Sarah le dévisagea, quelque chose s’adoucissant dans ses yeux.
— Vous changez, Edward.
— Non, dit-il. Je redeviens celui que j’étais avant que Londres ne me pourrisse.
Il sortit dans le couloir, où la lumière grise de l’après-midi filtrait à travers des fenêtres sales. Briggs l’attendait, mains croisées dans le dos.
— Je dois vous ramener à la cellule, monsieur Graves. Jusqu’au procès, vous n’êtes pas libre de vos mouvements.
Edward hocha la tête. Mais au lieu de suivre Briggs vers l’escalier, il s’arrêta devant une petite chapelle nichée dans le recoin du poste de police. Une bougie vacillait devant une icône de la Vierge.
— Une minute, dit-il. Accordez-moi une minute.
Briggs hésita, puis acquiesça d’un signe de tête.
Edward entra. Il sortit la montre, la posa sur le bois poli devant l’icône. Le tic-tac semblait plus fort dans le silence.
Il ferma les yeux. Il pensa aux noms qu’il avait appris dans les dossiers d’Abberline — Anne, Catherine, Elizabeth. Des femmes dont il n’avait jamais connu les visages, mais dont les visages le hanteraient désormais.
— Je ne peux pas vous rendre la vie, murmura-t-il. Je ne peux pas effacer ce que j’ai écrit. Mais je peux porter votre mémoire. Je peux m’assurer que ce qui arrive à Graves ne soit pas le dernier mot.
Il rouvrit les yeux. La flamme vacilla, comme si elle l’écoutait.
Il reprit la montre, la remit dans sa poche. Le froid du métal contre ses doigts lui sembla soudain moins lourd. Moins un héritage, plus une responsabilité.
En sortant, il croisa une silhouette familière — Abberline, le visage fermé, qui montait l’escalier vers lui.
— Graves, dit l’inspecteur. J’ai des nouvelles du médecin légiste.

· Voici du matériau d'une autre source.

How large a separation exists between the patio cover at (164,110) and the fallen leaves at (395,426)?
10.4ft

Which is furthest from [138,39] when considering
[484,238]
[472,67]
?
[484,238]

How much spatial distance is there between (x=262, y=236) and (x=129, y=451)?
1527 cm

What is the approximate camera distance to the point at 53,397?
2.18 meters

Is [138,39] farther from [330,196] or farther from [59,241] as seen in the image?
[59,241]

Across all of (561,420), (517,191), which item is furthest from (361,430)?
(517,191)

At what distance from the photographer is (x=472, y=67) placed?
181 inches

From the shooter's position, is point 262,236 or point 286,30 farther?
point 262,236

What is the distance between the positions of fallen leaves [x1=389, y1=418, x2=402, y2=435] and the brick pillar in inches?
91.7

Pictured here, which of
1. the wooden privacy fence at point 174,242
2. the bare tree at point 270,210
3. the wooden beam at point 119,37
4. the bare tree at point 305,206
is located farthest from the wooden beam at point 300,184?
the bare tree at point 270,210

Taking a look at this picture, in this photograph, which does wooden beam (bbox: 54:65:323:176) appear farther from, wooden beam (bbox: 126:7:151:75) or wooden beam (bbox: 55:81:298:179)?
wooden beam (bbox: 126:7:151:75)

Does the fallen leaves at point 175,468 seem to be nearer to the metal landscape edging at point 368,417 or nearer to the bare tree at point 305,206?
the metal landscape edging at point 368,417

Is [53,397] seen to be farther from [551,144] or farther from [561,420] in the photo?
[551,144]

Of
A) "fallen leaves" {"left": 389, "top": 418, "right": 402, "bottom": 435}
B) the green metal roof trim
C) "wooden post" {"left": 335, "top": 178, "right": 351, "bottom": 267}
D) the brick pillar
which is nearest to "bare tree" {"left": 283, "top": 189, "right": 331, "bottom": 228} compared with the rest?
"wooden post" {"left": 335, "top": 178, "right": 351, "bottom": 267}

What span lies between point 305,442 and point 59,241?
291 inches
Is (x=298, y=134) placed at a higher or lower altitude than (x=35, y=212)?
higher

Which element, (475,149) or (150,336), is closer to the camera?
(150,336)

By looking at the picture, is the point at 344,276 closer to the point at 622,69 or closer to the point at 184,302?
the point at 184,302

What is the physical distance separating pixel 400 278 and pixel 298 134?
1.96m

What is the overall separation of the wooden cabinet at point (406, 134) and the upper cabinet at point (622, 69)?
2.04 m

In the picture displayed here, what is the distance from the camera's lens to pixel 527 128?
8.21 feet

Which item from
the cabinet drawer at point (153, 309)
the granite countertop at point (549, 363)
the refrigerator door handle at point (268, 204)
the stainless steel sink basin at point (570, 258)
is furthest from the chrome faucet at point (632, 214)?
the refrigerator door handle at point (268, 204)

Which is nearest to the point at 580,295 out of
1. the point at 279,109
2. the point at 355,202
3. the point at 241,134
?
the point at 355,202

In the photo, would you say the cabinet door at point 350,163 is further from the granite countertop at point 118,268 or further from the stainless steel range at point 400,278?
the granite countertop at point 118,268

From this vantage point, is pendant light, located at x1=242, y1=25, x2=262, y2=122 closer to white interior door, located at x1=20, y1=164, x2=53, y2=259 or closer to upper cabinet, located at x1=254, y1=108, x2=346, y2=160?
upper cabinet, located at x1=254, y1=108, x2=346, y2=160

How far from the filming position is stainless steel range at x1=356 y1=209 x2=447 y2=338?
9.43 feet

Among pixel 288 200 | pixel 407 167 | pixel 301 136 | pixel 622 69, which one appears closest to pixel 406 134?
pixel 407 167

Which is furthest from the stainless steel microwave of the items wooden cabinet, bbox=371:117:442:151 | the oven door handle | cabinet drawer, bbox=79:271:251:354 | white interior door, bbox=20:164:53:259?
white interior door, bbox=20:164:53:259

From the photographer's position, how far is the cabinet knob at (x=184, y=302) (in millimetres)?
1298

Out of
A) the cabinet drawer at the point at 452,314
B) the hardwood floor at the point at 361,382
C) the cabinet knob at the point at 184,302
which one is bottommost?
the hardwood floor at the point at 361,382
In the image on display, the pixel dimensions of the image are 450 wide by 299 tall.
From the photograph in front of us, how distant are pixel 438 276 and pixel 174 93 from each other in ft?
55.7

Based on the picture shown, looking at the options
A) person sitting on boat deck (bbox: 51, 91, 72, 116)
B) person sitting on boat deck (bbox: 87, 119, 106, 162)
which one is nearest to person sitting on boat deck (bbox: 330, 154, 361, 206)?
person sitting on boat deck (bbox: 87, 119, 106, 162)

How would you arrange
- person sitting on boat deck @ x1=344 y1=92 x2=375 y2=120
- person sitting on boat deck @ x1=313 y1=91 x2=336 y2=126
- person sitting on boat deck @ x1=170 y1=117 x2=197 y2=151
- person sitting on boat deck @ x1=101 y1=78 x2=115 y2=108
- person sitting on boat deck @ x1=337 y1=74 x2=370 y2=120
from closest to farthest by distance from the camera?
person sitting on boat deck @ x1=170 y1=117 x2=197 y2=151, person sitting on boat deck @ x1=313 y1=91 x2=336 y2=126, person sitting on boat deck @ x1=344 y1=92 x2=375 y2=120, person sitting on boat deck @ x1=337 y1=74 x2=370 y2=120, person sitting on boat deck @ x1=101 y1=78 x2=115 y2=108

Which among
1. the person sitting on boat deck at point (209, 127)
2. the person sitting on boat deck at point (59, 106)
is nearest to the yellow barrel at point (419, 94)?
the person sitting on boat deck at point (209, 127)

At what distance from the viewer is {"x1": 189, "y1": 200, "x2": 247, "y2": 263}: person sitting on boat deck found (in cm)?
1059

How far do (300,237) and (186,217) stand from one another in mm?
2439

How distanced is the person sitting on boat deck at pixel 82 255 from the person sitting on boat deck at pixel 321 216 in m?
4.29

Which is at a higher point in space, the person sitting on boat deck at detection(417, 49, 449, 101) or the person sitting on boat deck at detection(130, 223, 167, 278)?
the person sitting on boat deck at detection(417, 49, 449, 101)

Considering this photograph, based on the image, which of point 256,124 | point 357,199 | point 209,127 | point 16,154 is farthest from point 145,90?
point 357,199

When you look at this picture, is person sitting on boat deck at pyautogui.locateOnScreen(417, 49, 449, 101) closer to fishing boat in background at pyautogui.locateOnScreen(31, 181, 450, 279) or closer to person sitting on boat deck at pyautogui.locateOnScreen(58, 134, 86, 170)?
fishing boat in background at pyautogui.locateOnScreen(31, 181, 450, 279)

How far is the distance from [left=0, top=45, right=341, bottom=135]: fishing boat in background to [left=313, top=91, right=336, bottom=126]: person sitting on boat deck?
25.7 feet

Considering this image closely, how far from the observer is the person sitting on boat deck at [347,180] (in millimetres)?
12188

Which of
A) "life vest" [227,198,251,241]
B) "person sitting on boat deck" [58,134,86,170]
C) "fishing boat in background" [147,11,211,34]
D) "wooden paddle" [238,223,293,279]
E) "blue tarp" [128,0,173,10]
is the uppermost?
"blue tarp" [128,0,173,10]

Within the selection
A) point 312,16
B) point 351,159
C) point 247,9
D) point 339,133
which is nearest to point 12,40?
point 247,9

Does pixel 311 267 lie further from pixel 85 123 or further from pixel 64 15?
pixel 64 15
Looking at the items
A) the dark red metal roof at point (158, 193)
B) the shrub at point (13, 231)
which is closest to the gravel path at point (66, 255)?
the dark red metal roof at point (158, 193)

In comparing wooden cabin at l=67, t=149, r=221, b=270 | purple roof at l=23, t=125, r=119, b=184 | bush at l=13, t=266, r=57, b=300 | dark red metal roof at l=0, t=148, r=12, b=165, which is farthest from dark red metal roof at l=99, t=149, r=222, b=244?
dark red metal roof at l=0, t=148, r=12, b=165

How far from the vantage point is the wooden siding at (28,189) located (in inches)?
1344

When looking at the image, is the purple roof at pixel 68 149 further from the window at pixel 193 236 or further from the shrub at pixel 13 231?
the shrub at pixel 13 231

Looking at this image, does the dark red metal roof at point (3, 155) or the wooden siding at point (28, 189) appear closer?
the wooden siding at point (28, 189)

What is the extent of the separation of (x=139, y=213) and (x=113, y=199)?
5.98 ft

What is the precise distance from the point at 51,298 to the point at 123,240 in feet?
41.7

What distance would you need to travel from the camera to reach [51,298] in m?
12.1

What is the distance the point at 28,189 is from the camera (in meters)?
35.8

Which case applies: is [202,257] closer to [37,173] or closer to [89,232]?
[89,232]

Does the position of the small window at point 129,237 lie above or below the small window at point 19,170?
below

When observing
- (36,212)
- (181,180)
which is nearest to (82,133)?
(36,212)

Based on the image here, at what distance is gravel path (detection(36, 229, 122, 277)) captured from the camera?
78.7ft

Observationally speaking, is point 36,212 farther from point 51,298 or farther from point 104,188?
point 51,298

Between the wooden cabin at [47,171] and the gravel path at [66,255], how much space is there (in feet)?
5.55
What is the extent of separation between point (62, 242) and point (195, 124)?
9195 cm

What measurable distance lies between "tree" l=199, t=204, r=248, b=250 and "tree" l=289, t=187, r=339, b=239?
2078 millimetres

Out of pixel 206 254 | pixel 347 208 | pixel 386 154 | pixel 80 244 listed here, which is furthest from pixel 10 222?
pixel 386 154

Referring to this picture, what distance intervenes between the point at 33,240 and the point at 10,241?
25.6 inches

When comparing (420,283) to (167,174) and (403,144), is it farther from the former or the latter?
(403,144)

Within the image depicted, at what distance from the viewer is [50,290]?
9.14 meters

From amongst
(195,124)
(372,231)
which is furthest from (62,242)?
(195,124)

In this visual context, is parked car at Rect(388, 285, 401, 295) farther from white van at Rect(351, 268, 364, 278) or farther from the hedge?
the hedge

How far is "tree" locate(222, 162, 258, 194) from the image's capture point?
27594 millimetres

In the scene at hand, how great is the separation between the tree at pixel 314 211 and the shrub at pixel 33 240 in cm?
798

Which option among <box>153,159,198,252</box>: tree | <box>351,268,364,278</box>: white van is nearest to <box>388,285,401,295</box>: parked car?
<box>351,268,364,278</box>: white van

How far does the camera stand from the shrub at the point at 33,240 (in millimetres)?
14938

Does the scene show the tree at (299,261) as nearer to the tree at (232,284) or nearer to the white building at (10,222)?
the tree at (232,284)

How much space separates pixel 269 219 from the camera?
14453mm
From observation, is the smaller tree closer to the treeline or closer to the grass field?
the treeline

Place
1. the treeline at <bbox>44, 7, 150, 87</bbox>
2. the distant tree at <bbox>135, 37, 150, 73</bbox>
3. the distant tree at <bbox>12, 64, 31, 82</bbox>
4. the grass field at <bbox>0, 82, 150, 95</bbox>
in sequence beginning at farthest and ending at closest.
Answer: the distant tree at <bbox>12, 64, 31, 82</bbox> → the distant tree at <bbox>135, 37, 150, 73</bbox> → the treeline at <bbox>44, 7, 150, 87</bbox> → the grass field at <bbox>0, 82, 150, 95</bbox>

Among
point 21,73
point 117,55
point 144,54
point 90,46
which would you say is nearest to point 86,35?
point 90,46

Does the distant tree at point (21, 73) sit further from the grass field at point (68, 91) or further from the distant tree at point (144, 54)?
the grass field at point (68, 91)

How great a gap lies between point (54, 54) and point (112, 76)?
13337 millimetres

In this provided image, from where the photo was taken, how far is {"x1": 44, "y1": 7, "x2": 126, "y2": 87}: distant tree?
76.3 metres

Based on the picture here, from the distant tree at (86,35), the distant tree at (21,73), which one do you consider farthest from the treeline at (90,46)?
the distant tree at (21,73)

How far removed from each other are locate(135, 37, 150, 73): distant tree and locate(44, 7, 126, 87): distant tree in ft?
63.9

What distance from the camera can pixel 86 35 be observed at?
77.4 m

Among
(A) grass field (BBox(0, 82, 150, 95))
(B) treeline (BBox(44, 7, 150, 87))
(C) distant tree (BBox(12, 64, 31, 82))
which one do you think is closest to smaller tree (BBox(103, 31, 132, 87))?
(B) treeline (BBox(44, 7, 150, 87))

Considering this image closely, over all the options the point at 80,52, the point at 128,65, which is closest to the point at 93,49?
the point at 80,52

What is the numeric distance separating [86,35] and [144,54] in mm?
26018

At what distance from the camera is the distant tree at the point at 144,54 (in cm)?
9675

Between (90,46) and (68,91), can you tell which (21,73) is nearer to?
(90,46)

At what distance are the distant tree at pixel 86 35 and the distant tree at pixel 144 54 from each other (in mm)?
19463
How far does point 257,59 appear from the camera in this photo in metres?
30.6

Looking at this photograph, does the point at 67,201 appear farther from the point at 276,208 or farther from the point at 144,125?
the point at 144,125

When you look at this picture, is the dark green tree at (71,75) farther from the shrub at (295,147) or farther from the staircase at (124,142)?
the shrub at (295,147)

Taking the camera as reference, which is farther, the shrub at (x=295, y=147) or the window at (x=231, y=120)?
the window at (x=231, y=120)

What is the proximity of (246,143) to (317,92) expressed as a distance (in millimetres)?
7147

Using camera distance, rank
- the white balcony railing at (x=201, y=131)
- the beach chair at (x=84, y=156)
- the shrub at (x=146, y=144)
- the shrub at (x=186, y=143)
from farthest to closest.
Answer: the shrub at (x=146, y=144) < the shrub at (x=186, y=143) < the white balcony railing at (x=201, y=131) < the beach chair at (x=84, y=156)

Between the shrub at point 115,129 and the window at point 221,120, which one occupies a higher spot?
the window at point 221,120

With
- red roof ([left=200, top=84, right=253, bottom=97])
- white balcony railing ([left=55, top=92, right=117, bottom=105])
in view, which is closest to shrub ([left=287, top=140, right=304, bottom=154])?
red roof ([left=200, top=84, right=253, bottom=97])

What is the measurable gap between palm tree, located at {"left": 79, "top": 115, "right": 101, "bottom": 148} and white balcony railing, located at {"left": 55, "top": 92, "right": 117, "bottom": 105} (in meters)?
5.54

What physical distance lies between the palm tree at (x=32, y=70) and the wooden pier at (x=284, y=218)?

Edward s’arrêta, le cœur soudain serré.
— Graves est blessé, mais ses blessures sont superficielles. Il sera jugé en même temps que vous.
Un silence.
— Mais il y a autre chose. Nous avons trouvé chez lui des lettres. Des lettres que vous lui avez écrites avant de savoir qui il était. Elles contiennent des détails sur les habitudes de Mary Kelly et sur le fonctionnement de la police.
Edward sentit le sol se dérober.
— Je n’ai jamais…
— Je sais, dit Abberline d’une voix lasse. Mais le procureur ne le sait pas. Et il a l’intention de les utiliser pour prouver que vous étiez complice, non pas victime de votre propre mensonge.
Edward fixa l’inspecteur, la montre pesant dans sa poche comme un verdict inattendu.
— Le procès va être plus sale que je ne le pensais, dit-il lentement.
— Plus sale, oui, approuva Abberline. Et vous serez seul contre eux, à moins que vous ne trouviez un moyen de prouver votre version des faits.
Il s’éloigna, laissant Edward face à un couloir vide, le tic-tac de la montre comme un compte à rebours.
Il avait cru que la montre revenait comme un signe de paix.
Peut-être était-ce un avertissement.